You are viewing a plain text version of this content. The canonical link for it is here.
Posted to commits@systemds.apache.org by ja...@apache.org on 2021/05/13 11:41:01 UTC

[systemds] branch master updated: [SYSTEMDS-2870][DOC] Builtin Decision Tree (#1272)

This is an automated email from the ASF dual-hosted git repository.

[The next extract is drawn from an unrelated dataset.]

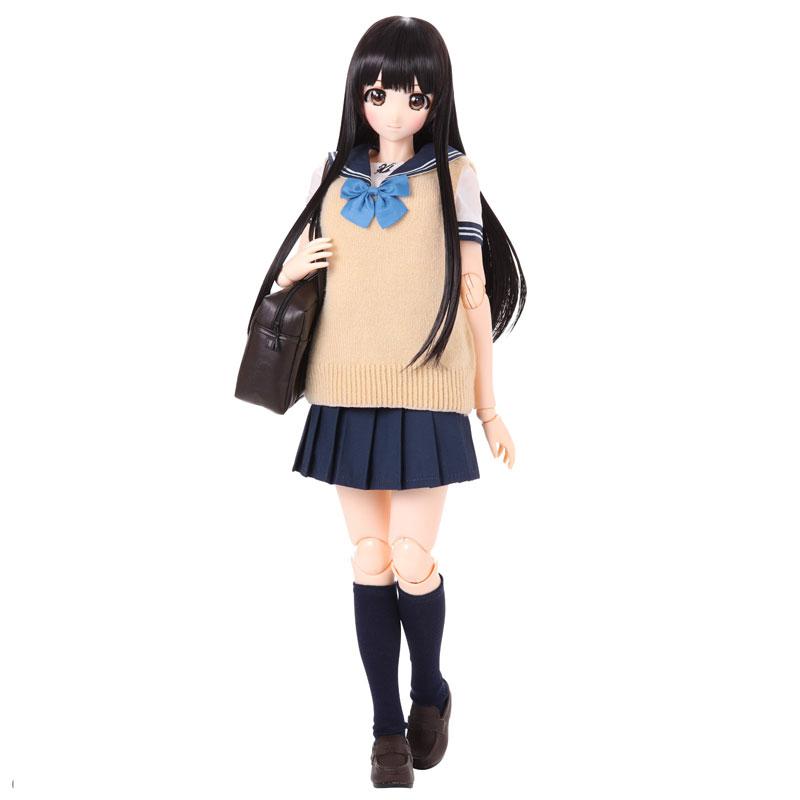 和遥キナ学校制服コレクション/まひろ(きらめく青春の1ページver.) 完成品ドール[アゾン]【送料無料】《０５月予約》｜amiami｜03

janardhan pushed a commit to branch master
in repository https://gitbox.apache.org/repos/asf/systemds.git


The following commit(s) were added to refs/heads/master by this push:
     new dadc154  [SYSTEMDS-2870][DOC] Builtin Decision Tree (#1272)
dadc154 is described below

commit dadc15453d0de8956a1ac3097c2d47ae1f0547d2
Author: Janardhan Pulivarthi <j1...@protonmail.com>
AuthorDate: Thu May 13 17:10:51 2021 +0530

    [SYSTEMDS-2870][DOC] Builtin Decision Tree (#1272)
    
    Reference commit: 44e42945
---
 docs/site/builtins-reference.md | 47 +++++++++++++++++++++++++++++++++++++++++
 1 file changed, 47 insertions(+)

diff --git a/docs/site/builtins-reference.md b/docs/site/builtins-reference.md
index bb8bb93..9ad2d72 100644
--- a/docs/site/builtins-reference.md
+++ b/docs/site/builtins-reference.md
@@ -33,6 +33,7 @@ limitations under the License.
     * [`csplineDS`-Function](#csplineDS-function)
     * [`cvlm`-Function](#cvlm-function)
     * [`DBSCAN`-Function](#DBSCAN-function)
+    * [`decisionTree`-Function](#decisiontree-function)
     * [`discoverFD`-Function](#discoverFD-function)
     * [`dist`-Function](#dist-function)
     * [`dmv`-Function](#dmv-function)
@@ -374,6 +375,52 @@ X = rand(rows=1780, cols=180, min=1, max=20)
 dbscan(X = X, eps = 2.5, minPts = 360)
 ```
 
+## `decisionTree`-Function
+
+The `decisionTree()` implements the classification tree with both scale and categorical
+features.
+
+### Usage
+
+```r
+M = decisionTree(X, Y, R);
+```
+
+### Arguments
+
+| Name       | Type            | Default    | Description |
+| :--------- | :-------------- | :--------- | :---------- |
+| X          | Matrix[Double]  | required   | Feature matrix X; note that X needs to be both recoded and dummy coded |
+| Y        | Matrix[Double]    | required   | Label matrix Y; note that Y needs to be both recoded and dummy coded |
+| R        | Matrix[Double]    | " "   | Matrix R which for each feature in X contains the following information <br> - R[1,]: Row Vector which indicates if feature vector is scalar or categorical. 1 indicates <br> a scalar feature vector, other positive Integers indicate the number of categories <br> If R is not provided by default all variables are assumed to be scale |
+| bins | Integer | `20` | Number of equiheight bins per scale feature to choose thresholds |
+| depth | Integer | `25` | Maximum depth of the learned tree |
+| verbose | Boolean | `FALSE` | boolean specifying if the algorithm should print information while executing |
+
+### Returns
+
+| Name | Type        | Description |
+| :--- | :-----------| :---------- |
+| M | Matrix[Double] | Each column of the matrix corresponds to a node in the learned tree |
+
+### Example
+
+```r
+X = matrix("4.5 4.0 3.0 2.8 3.5
+            1.9 2.4 1.0 3.4 2.9
+            2.0 1.1 1.0 4.9 3.4
+            2.3 5.0 2.0 1.4 1.8
+            2.1 1.1 3.0 1.0 1.9", rows=5, cols=5)
+Y = matrix("1.0
+            0.0
+            0.0
+            1.0
+            0.0", rows=5, cols=1)
+R = matrix("1.0 1.0 3.0 1.0 1.0", rows=1, cols=5)
+M = decisionTree(X = X, Y = Y, R = R)
+```
+
+
 ## `discoverFD`-Function
 
 The `discoverFD`-function finds the functional dependencies.